# Zipper 'Pull' Repair



## Maggie

DH had a zipper pull on his jeans completely fall off on one side. Is there any way to fix this zipper, or do I need to have a new zipper put in? Thanks for any help, Maggie


----------



## BusyBees2

If it's completely lost 1/2 the metal closure that closes the teeth, then you're done. You need to replace the zipper. 

If it's only lost the pull part that you hold on to, then you could put a variety of things on there to hold while he zips.


----------



## Molly Mckee

If you mean the zipper pull came off the "track" on one side, you might be able to work it back on, zip the pants and bar tack over the bottom end of the zipper above the teeth that are messed up, if that leaves enough room for him to use the jeans. If the pull came off the zipper you should be able to replace the pull with one from an old pair.


----------



## used2bcool13

I have had jeans where the "teeth" have come off one side, luckily at the bottom, and I just sewed it closed beyond that point and pulled the zipper up from that point.
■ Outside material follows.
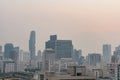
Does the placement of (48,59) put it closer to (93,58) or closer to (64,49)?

If the zipper "pull" came off you can re attach it with pliers or use a safety pin or just buy a new "pull".

Hope that helps.


----------



## RedDirt Cowgirl

From this excellent book -
Work the upper and lower halves of the slide apart, preferable with a pointed wire cutter (illustration shows cutter jaws at top and bottom edges of slide, close to open slide.) Make the opening just wide enough to pull the ridge (teeth) back in place, then use pliers to gently press the slide back together.
This worked for me on a brass zipper. A "pull" is that little handle you pull on to move the "slide" over the zipper teeth.
Dr. Foote headed the "mending committee" of a charity in Vermont "Repairing and preserving garments and bedding." It's a very detailed manual, the zipper section alone is 16 pages! It's in our public library.


----------



## Chixarecute

Some shoe repair shops can replace the zip mechanism (not the zipper part with teeth) Although I don't know if it would be cost effective (or possible) for a pair of jeans. I've had it done on winter jackets.


----------